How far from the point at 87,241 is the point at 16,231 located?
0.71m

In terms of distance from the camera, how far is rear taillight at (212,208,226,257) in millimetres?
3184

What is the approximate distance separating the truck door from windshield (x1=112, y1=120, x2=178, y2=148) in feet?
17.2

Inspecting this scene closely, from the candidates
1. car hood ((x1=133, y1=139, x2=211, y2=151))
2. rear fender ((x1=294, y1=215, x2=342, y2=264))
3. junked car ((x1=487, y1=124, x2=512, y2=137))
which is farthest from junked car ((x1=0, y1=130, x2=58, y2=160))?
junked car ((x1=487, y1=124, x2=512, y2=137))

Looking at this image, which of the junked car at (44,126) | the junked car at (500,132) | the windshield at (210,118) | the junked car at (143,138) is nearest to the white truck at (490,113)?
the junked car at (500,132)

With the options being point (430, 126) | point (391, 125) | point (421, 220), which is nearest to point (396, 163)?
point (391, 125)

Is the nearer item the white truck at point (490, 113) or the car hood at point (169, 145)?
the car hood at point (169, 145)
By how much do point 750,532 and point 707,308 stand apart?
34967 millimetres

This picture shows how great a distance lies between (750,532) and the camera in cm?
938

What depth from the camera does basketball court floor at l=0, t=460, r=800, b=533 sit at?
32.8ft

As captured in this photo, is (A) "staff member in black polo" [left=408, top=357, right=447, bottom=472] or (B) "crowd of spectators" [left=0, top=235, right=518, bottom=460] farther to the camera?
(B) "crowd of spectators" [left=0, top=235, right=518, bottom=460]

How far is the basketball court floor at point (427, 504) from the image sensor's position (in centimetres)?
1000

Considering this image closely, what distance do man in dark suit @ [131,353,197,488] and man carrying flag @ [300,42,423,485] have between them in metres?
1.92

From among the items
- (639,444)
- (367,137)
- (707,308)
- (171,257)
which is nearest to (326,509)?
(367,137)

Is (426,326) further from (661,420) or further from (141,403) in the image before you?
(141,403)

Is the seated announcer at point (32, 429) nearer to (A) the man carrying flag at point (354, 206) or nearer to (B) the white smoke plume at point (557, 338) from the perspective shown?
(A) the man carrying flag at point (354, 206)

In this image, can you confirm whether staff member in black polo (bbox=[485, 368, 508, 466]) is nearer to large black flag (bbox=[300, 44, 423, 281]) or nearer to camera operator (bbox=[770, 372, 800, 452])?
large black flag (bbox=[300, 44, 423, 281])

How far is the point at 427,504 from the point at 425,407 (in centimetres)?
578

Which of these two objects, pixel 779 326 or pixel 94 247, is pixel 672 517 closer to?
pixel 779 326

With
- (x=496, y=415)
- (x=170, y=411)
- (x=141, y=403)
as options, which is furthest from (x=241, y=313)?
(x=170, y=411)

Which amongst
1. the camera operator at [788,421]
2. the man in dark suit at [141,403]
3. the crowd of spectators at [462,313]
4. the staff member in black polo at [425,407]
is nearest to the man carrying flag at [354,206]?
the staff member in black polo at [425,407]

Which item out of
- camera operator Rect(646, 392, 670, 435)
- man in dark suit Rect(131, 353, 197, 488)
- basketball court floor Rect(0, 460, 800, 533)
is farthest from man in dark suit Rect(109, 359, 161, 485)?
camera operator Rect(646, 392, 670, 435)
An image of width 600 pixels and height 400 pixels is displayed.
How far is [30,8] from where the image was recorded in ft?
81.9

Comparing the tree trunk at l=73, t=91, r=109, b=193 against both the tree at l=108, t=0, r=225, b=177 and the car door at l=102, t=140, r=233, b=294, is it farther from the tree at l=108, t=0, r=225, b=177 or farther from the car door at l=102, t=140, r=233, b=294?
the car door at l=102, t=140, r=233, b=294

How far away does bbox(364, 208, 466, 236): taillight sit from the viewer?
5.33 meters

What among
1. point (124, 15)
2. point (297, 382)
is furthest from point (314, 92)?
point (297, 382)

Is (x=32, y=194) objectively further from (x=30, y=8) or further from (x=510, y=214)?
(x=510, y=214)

Task to complete:
Can you reproduce every line of the data above, from start to finish, without changing a single character?

Solution to this task:
How far from the point at 87,241 is the point at 16,231 located?
0.71m

In terms of distance from the camera, how far is rear taillight at (212,208,226,257) in millimetres?
3184

What is the approximate distance separating the truck door from windshield (x1=112, y1=120, x2=178, y2=148) in feet?
17.2

Inspecting this scene closely, from the candidates
1. car hood ((x1=133, y1=139, x2=211, y2=151))
2. rear fender ((x1=294, y1=215, x2=342, y2=264))
3. junked car ((x1=487, y1=124, x2=512, y2=137))
which is farthest from junked car ((x1=0, y1=130, x2=58, y2=160))?
junked car ((x1=487, y1=124, x2=512, y2=137))

Looking at this image, which of the junked car at (44,126) | the junked car at (500,132) | the windshield at (210,118) | the junked car at (143,138) is nearest to the white truck at (490,113)?
the junked car at (500,132)

With the options being point (430, 126) | point (391, 125) | point (421, 220), which is nearest to point (396, 163)?
point (391, 125)

Is the nearer item the white truck at point (490, 113) or the car hood at point (169, 145)?
the car hood at point (169, 145)
By how much do point 750,532 and point 707,308 stand apart?
34967 millimetres

This picture shows how great a distance lies between (750,532) and the camera in cm?
938

What depth from the camera does basketball court floor at l=0, t=460, r=800, b=533 sit at?
32.8ft

As captured in this photo, is (A) "staff member in black polo" [left=408, top=357, right=447, bottom=472] or (B) "crowd of spectators" [left=0, top=235, right=518, bottom=460] farther to the camera?
(B) "crowd of spectators" [left=0, top=235, right=518, bottom=460]

How far is the basketball court floor at point (427, 504) from the image sensor's position (in centimetres)?
1000

Considering this image closely, what distance do man in dark suit @ [131,353,197,488] and man carrying flag @ [300,42,423,485] have between them in metres?
1.92

From among the items
- (639,444)
- (367,137)
- (707,308)
- (171,257)
which is nearest to (326,509)?
(367,137)

Is (426,326) further from (661,420) or further from (141,403) in the image before you?
(141,403)

Is the seated announcer at point (32, 429) nearer to (A) the man carrying flag at point (354, 206) or nearer to (B) the white smoke plume at point (557, 338) from the perspective shown?
(A) the man carrying flag at point (354, 206)

In this image, can you confirm whether staff member in black polo (bbox=[485, 368, 508, 466]) is nearer to large black flag (bbox=[300, 44, 423, 281]) or nearer to camera operator (bbox=[770, 372, 800, 452])?
large black flag (bbox=[300, 44, 423, 281])

How far is the point at 427,504 from the point at 425,407 (in centimetres)?
578

Which of these two objects, pixel 779 326 or pixel 94 247, is pixel 672 517 closer to?
pixel 779 326

With
- (x=496, y=415)
- (x=170, y=411)
- (x=141, y=403)
as options, which is furthest from (x=241, y=313)?
(x=170, y=411)

Which amongst
1. the camera operator at [788,421]
2. the man in dark suit at [141,403]
3. the crowd of spectators at [462,313]
4. the staff member in black polo at [425,407]
is nearest to the man carrying flag at [354,206]?
the staff member in black polo at [425,407]

Which item out of
- camera operator Rect(646, 392, 670, 435)
- man in dark suit Rect(131, 353, 197, 488)
- basketball court floor Rect(0, 460, 800, 533)
is farthest from man in dark suit Rect(109, 359, 161, 485)?
camera operator Rect(646, 392, 670, 435)
An image of width 600 pixels and height 400 pixels is displayed.
How far is [30,8] from where the image was recorded in ft?
81.9

Comparing the tree trunk at l=73, t=91, r=109, b=193 against both the tree at l=108, t=0, r=225, b=177 and the car door at l=102, t=140, r=233, b=294, is it farther from the tree at l=108, t=0, r=225, b=177 or farther from the car door at l=102, t=140, r=233, b=294?
the car door at l=102, t=140, r=233, b=294

How far away does bbox(364, 208, 466, 236): taillight sit from the viewer?
5.33 meters

What among
1. point (124, 15)
2. point (297, 382)
is furthest from point (314, 92)?
point (297, 382)

Is (x=32, y=194) objectively further from (x=30, y=8) or further from (x=510, y=214)?
(x=510, y=214)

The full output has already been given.